# [YOUR GOAL]
Write the next part of the introduction on fault diagnosis for rotating machinery, starting after its last sentence.

# [PROVIDED TEXT]
---

1. Introduction
Rotating machinery plays a key role in industrial production. Once failure occurs, it may lead to significant downtime losses. The condition monitoring and fault identification diagnosis for rotating machinery is an important guarantee to improve the reliability of mechanical equipment operations [
1]. Since the fault feature information of rotating machinery is complex and changeable, it is important for mechanical fault diagnosis to accurately extract the intrinsic characteristics from all kinds of fault signals [
2].
Common signal feature extraction methods for rotating machinery include time domain and frequency domain methods [
3], e.g., time domain analysis, spectrum analysis, correlation analysis, zoom spectral analysis, independent component analysis, wavelet transform, as well as empirical mode decomposition [
4,
5,
6]. These methods are effective only for single fault diagnosis.

---

# [EXERCISE DATA]
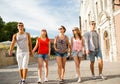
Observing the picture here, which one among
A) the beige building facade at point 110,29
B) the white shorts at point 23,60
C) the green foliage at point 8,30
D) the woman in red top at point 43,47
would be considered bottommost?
the white shorts at point 23,60

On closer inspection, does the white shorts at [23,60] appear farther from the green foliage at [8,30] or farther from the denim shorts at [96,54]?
the green foliage at [8,30]

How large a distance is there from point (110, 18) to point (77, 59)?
18.2m

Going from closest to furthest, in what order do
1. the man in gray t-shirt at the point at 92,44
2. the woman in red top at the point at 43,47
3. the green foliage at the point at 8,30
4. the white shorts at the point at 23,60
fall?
1. the white shorts at the point at 23,60
2. the woman in red top at the point at 43,47
3. the man in gray t-shirt at the point at 92,44
4. the green foliage at the point at 8,30

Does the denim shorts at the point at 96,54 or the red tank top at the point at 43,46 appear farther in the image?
the denim shorts at the point at 96,54

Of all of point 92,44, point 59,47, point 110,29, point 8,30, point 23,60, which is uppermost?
point 8,30

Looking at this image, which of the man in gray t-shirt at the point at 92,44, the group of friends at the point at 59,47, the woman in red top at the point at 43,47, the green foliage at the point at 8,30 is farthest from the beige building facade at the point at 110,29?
the green foliage at the point at 8,30

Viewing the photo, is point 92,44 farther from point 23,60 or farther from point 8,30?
point 8,30

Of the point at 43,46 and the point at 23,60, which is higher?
the point at 43,46

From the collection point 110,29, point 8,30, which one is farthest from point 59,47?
point 8,30

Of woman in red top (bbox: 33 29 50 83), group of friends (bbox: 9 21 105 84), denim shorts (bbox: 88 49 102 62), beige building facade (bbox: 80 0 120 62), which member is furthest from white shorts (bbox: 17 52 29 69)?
beige building facade (bbox: 80 0 120 62)

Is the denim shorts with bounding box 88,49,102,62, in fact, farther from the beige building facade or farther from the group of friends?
the beige building facade

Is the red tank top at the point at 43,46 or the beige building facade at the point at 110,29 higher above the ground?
the beige building facade at the point at 110,29

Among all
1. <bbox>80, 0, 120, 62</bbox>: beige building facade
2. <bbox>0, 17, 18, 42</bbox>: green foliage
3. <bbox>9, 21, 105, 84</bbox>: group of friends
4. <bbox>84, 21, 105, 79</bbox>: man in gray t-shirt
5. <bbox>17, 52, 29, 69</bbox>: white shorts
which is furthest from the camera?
<bbox>0, 17, 18, 42</bbox>: green foliage

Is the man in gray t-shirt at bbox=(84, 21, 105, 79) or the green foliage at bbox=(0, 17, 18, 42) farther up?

---

# [ANSWER]
As modern rotating machinery becomes more complex and intelligent, the state features have non-stationary dynamic and multi-source coupling characteristics [
7]. There are many factors that cause faults. A new fast estimator of the spectral correlation (the fast spectral correlation) based on the short-time Fourier transform (STFT) for a cyclostationary signal is proposed [
8]. One kind of fault can be described with different characteristic indices. The same symptom is often the result of several faults, and the fault feature and, as a result, the mapping between the fault feature and the fault source is nonlinear [
9]. The complexity of fault diversity, uncertainty, and the connection between various faults constitute the technical difficulties for fault diagnosis. It is difficult to extract effective fault feature information and diagnose faults by means of a single fault feature and diagnosis method. Therefore, it is necessary to use information fusion methods to combine multi-symptom information.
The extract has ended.